Tip #3. Be kind to each other.

Rise above the anger and resentment you may feel towards your ex.  Your kids will feel more at ease if they see their parents (and their new significant others) getting along and being civil to one another.  Remember, the holidays are a time for peace, so even if for this one time of year, try to make this a priority for the kids.

Tip #4. Blend the old and the new traditions.

Traditions are important to people of any ages, especially young children.  Don’t try to start all new traditions, instead  blend some of the old traditions with new ones.  If you are bringing together two families, incorporate traditions from both sides to create an inclusive holiday.  There really is no better way to bond a new family together than the start of new traditions.

Tip #5. Be Inclusive.

When sending out holiday cards, put everyone’s name on them.  Include your stepchildren in as many family events and activities as your schedules allow. Make sure children and stepchildren receive equal gifts.  Even though gifts shouldn’t be the main focus of the holidays, kids will notice if they are being snubbed in the gift department.
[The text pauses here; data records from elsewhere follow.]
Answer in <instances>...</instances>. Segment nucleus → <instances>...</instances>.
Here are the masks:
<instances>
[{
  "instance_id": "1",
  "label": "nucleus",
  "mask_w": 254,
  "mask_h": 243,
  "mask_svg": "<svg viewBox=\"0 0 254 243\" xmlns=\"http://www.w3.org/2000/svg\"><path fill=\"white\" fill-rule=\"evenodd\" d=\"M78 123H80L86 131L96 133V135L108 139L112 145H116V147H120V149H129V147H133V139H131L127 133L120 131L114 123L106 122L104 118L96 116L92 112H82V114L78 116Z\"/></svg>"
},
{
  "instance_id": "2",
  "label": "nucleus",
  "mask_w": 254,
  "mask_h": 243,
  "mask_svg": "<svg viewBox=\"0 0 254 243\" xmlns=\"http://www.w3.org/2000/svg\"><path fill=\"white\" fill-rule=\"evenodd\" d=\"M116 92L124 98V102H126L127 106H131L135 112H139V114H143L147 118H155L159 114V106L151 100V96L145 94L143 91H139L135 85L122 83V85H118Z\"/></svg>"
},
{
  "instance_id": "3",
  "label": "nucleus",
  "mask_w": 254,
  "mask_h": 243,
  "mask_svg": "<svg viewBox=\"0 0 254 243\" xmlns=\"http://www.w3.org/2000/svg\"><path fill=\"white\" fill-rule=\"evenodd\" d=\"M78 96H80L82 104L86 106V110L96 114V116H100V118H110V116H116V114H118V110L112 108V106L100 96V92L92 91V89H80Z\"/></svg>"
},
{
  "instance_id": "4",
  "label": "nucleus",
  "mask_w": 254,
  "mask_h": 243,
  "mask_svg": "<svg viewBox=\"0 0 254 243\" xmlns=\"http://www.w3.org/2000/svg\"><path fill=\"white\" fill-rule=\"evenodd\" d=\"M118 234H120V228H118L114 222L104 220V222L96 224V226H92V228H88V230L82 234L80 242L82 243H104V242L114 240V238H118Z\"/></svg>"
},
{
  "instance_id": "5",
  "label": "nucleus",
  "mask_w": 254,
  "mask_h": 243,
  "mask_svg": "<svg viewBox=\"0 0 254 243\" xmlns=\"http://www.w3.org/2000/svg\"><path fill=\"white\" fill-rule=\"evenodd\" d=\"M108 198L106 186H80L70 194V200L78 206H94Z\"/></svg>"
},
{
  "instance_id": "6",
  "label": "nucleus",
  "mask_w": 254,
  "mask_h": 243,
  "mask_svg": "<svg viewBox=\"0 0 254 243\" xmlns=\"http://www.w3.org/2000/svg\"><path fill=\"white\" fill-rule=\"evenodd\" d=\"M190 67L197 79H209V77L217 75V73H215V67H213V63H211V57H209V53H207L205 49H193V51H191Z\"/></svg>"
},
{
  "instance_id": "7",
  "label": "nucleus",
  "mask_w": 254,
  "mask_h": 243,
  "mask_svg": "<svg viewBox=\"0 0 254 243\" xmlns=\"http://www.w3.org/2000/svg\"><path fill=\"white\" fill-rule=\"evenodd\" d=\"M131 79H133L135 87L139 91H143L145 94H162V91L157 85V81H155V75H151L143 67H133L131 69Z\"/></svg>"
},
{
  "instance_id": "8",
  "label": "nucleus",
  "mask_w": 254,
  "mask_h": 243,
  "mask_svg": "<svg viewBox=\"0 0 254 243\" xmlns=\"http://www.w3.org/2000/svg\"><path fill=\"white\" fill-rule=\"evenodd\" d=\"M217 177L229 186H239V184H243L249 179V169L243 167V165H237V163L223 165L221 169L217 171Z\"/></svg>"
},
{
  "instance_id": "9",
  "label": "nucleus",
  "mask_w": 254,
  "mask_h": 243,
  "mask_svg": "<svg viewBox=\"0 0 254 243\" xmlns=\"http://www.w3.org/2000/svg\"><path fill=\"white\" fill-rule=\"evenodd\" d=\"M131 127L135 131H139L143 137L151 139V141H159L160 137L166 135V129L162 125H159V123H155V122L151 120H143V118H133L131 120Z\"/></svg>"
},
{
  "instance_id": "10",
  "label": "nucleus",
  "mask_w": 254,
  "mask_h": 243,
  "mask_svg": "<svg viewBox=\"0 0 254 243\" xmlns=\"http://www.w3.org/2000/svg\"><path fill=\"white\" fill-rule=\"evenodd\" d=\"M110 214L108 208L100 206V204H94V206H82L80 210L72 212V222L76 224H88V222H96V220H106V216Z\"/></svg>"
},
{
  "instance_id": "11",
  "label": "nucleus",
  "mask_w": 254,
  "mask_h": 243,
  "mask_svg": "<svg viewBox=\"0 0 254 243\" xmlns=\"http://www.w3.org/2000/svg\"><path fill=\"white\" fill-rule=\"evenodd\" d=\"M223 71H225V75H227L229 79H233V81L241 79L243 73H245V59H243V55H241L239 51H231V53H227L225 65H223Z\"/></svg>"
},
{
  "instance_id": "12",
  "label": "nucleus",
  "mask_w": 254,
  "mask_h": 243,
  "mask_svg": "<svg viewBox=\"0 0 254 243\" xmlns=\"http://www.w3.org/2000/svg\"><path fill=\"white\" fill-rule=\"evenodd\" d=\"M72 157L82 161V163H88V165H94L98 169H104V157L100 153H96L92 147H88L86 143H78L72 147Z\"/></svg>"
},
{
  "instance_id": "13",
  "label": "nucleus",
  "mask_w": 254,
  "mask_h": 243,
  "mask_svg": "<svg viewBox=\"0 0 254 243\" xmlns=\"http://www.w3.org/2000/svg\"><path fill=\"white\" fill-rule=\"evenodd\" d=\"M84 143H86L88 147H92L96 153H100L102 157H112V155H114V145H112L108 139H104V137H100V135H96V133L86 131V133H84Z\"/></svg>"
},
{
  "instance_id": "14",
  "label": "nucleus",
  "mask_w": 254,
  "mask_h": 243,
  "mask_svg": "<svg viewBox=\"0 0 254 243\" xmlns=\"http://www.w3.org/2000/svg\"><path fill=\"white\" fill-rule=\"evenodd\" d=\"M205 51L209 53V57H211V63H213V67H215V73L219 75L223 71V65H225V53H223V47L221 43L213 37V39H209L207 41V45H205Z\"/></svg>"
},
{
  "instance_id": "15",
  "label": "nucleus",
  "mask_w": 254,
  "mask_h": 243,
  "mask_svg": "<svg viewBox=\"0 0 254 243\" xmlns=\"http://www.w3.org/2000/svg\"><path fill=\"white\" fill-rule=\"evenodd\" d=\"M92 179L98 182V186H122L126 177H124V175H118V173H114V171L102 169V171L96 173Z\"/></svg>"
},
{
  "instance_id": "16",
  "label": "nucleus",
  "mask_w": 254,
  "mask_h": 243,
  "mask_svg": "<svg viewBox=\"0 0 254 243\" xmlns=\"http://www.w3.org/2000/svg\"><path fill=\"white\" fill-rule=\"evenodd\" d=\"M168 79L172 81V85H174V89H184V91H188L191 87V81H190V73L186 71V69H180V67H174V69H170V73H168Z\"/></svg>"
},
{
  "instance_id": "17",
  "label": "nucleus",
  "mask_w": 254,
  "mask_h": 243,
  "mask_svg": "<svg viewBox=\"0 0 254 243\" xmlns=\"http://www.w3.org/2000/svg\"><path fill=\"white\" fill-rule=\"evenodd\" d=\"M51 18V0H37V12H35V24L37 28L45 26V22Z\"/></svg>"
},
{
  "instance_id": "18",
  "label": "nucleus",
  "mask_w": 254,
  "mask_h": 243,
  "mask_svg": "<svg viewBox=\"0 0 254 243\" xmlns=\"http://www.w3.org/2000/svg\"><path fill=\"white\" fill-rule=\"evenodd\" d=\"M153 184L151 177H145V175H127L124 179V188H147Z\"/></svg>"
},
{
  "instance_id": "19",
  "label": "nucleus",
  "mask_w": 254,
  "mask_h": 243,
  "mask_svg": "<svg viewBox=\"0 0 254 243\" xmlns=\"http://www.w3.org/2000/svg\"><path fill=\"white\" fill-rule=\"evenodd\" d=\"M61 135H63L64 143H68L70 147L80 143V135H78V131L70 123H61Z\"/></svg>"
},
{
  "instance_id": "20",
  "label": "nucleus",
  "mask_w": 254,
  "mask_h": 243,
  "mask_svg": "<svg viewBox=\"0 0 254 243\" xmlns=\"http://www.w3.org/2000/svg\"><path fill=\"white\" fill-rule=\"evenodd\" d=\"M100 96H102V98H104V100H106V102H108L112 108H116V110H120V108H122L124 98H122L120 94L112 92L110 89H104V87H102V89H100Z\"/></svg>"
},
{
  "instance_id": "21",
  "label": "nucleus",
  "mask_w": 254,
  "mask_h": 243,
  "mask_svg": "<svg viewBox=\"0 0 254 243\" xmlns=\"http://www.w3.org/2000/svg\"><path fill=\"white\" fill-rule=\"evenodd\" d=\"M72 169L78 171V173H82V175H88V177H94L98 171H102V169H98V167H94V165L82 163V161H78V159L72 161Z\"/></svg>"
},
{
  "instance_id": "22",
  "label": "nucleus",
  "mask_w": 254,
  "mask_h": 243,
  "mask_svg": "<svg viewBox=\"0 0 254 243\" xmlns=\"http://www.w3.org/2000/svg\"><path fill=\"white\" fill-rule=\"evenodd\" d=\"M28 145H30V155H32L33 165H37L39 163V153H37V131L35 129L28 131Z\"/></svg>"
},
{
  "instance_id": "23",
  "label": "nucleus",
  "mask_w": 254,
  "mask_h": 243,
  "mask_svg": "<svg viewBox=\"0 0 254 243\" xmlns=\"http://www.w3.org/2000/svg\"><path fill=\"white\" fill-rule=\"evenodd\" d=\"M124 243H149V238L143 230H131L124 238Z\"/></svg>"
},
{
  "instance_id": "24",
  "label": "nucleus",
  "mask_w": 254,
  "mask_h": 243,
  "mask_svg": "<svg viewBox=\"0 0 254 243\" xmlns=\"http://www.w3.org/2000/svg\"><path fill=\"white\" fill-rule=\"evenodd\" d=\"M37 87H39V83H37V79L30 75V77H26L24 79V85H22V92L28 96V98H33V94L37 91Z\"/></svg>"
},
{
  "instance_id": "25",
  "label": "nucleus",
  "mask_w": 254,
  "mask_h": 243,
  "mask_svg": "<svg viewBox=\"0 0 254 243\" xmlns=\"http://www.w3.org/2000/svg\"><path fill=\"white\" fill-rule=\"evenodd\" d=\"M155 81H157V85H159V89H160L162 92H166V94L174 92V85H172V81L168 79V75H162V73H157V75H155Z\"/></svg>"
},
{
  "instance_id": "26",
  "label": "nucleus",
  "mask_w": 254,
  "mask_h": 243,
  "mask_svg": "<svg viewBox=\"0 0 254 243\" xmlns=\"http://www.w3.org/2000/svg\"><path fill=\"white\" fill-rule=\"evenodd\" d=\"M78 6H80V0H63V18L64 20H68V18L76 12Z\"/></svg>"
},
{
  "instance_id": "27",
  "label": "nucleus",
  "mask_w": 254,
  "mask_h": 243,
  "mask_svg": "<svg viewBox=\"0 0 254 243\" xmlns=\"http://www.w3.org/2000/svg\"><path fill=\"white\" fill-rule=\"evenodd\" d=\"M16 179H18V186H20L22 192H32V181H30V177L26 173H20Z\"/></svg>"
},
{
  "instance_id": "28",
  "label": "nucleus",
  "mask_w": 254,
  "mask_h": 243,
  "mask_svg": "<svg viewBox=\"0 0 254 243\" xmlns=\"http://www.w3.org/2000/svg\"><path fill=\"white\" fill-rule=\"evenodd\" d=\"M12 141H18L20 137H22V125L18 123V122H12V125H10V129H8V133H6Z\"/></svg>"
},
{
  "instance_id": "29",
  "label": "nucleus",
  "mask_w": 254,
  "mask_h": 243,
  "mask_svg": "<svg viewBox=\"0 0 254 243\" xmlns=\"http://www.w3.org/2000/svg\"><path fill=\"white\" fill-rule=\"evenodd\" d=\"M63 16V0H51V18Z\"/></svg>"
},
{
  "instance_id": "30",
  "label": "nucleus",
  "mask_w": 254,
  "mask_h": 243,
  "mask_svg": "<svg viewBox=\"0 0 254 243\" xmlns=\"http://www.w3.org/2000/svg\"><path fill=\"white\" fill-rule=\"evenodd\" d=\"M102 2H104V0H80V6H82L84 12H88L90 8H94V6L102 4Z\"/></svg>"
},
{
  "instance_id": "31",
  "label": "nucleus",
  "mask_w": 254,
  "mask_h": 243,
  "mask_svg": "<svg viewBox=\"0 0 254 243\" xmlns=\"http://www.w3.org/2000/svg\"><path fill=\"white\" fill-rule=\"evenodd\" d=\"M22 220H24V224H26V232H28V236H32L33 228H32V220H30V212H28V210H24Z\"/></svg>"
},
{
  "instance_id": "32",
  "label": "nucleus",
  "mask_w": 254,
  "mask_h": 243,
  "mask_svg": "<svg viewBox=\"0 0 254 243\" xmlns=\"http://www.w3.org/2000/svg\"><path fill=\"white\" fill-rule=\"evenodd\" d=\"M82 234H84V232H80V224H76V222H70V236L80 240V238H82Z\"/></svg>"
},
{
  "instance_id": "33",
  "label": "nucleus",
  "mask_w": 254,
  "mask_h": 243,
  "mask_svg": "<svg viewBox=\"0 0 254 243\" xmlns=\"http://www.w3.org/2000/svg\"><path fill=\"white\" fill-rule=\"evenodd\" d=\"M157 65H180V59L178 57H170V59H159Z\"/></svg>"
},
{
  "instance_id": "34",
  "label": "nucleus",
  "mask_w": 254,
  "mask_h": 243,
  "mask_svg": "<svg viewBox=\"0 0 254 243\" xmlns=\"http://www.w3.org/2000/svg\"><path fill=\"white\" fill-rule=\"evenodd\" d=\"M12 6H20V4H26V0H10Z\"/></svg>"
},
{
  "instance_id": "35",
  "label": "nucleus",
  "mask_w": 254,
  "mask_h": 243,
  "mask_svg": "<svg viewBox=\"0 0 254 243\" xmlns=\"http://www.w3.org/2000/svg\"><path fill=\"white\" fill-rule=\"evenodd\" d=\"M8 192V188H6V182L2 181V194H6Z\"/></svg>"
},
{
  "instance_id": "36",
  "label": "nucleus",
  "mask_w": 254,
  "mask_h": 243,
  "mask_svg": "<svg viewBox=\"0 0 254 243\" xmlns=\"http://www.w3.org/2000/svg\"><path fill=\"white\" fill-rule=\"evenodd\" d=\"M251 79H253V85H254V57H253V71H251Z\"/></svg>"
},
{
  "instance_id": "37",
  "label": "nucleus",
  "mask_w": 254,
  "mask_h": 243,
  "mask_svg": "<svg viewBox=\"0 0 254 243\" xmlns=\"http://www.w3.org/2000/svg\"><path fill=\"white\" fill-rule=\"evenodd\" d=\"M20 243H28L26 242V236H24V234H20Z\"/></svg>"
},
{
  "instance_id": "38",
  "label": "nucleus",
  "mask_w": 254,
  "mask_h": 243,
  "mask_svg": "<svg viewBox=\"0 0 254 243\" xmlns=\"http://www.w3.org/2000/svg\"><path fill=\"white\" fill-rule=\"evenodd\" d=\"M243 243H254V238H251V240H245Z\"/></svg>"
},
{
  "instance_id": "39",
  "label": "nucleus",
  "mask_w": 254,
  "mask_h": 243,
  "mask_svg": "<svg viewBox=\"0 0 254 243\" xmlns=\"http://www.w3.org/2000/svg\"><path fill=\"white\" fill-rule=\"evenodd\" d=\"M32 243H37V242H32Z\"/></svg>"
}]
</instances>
Tip #6. Allow everyone to share their feelings.

The holidays can bring up all sorts of emotions, from sadness to anxiety and fear.  Let the kids be honest and open with their feelings.  When you acknowledge their feelings, you can help them move past them and focus their energies elsewhere.

Tip #7. Toss the perfect Christmas out the window.

Once you stop trying to create the perfect Pinterest-inspired Christmas extravaganza, the less stressed you will be.  Let go of the notion of the perfect Brady Bunch holiday, it will only lead to disappointment and hurt feelings.

Bonus Tip # 8. Take a time for yourself.

As parents it’s easy to put ourselves last, especially during the holidays when we are focusing on our kids happiness.  Take an hour out of your shopping day and go get a massage or have lunch with a friend.  Taking some time for yourself will help ease your stress and make the holidays more enjoyable for everyone.

Blended families take time to become a cohesive unit.  If this year’s holidays do not go off well, don’t dwell on that.  Instead, focus on your successes and try again the next year.  Make sure the children understand that they can look at the positives of their new family life.  Instead of being a part of one family, they are now part of two even larger families who love them and want them to be successful and happy.